J’étais aussi en Egypte, j’ai séjourné une semaine au Caire pour assister à un colloque scientifique mondial, c’était une occasion de voir les Pyramides devant lesquelles j’ai fait une conclusion selon laquelle, l’Homme est et a toujours était doué de savoir et de savoir-faire et qu’on ne doit pas sous-estimer les réalisations de l’Homme avant l’ère de la technologie.

Je ne peux conclure cette question que par un proverbe que répétait mon père, que Dieu aie son âme en paix : « L’œil qui sera enterré, promène-le ». Le voyage est une école a multiples facettes…
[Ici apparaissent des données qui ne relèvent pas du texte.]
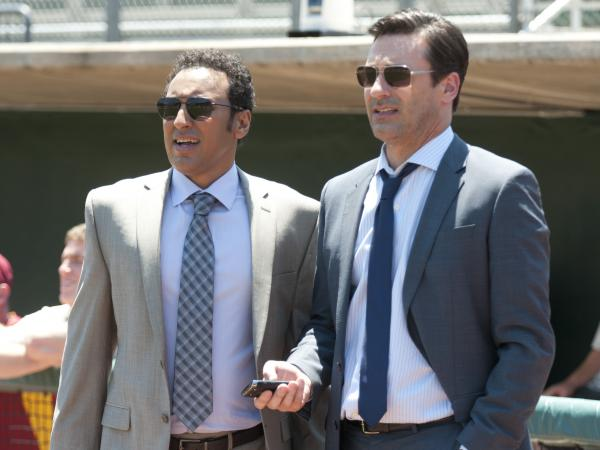 Aasif Mandvi (left) and Jon Hamm check out the talent in <em>Million Dollar Arm</em>.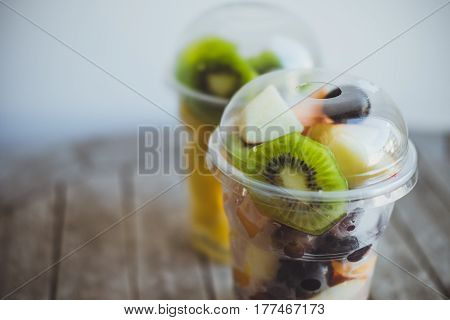 Fresh Fruits In Plastic Cups For Takeaway: Kiwi, Pineapple, Tangerines, Apples, Melon In Plastic Cup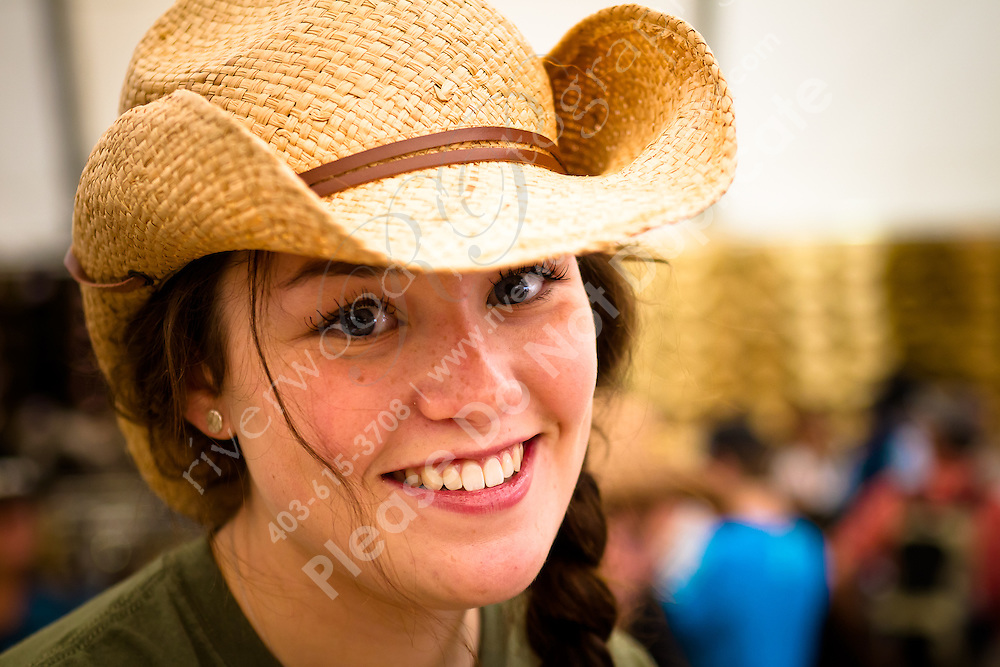 I had a great day of wandering and people watching at the Calgary Stampede. This beautiful young lady sold me a shirt at Lammles...©2010, Sean Phillips.http://www.RiverwoodPhotography.com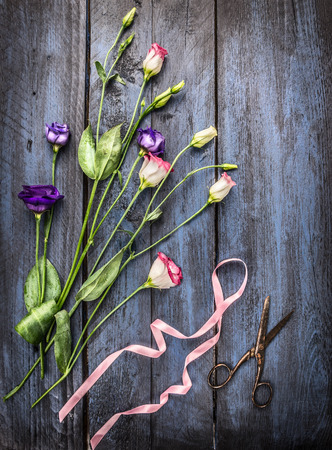 romantic flowers: summer flowers with ribbon and  scissors on blue wooden table, top view Stock Photo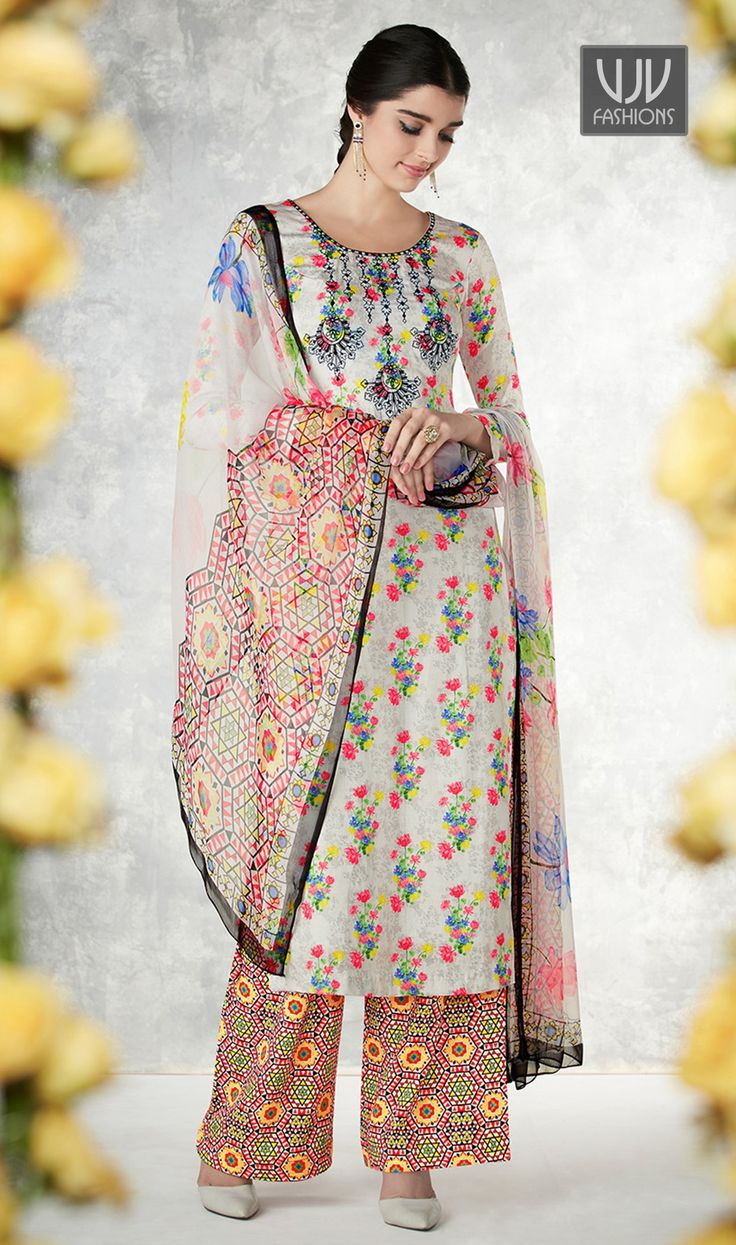 Riveting Multi Color Cotton Palazzo Style Suit  Add grace and charm on your appearance in this gorgeous Multi Color Cotton Palazzo Style suit. The ethnic embroidered and print work within the dress adds a sign of splendor statement with your look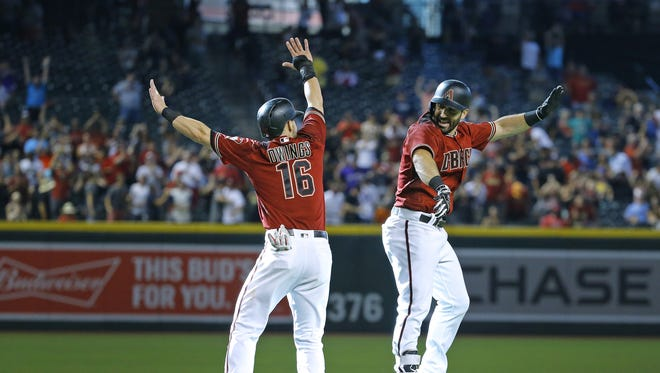 Arizona Diamondbacks' Chris Owings (16) celebrates with Daniel Descalso (3) after his walk off RBI against the Philadelphia Phillies in the 11th inning of their MLB game Sunday, June 25, 2017 in Phoenix, Ariz.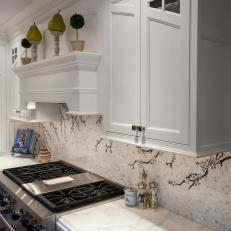 Detail of White Cabinetry, Marble Countertops & Kitchen Backsplash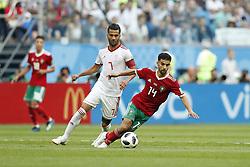 (l-r) Masoud Shojaei of IR Iran, Mbark Boussoufa of Morocco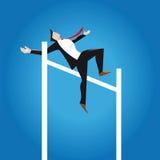Springen über Hindernis des Geschäfts Stockbild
4 – Que représente la beauté pour vous ?

Pour moi, la beauté est un concept qui représente quelque chose de subjectif, il n’ya pas de beauté absolue sur terre, une beauté qui puisse faire l’objet d’un accord commun des humains pour ses critères…La beauté c’est l’idée ou l’image que conçoit un individu, pour une être, un objet, un poème, une fleur…Dans des circonstances où tous les critères étaient favorables au jugement porté sur l’objet admiré…Un jugement qui dépend de notre état d’âme, de sa pureté, de sa quiétude…Car, on ne peut pas parler de beauté alors qu’on est dans états de stress, de peur, d’angoisse, d’instabilité et d’insécurité…Donc, pour jouir des belles choses qui nous entourent , il faut préparer un terrain favorable à la prise de conscience  des détails des « objets » qui attirent, favorablement, notre attention.

5 – Parlez nous des livres/films que vous avez déjà lus/vus et qui ont marqué vos pensées.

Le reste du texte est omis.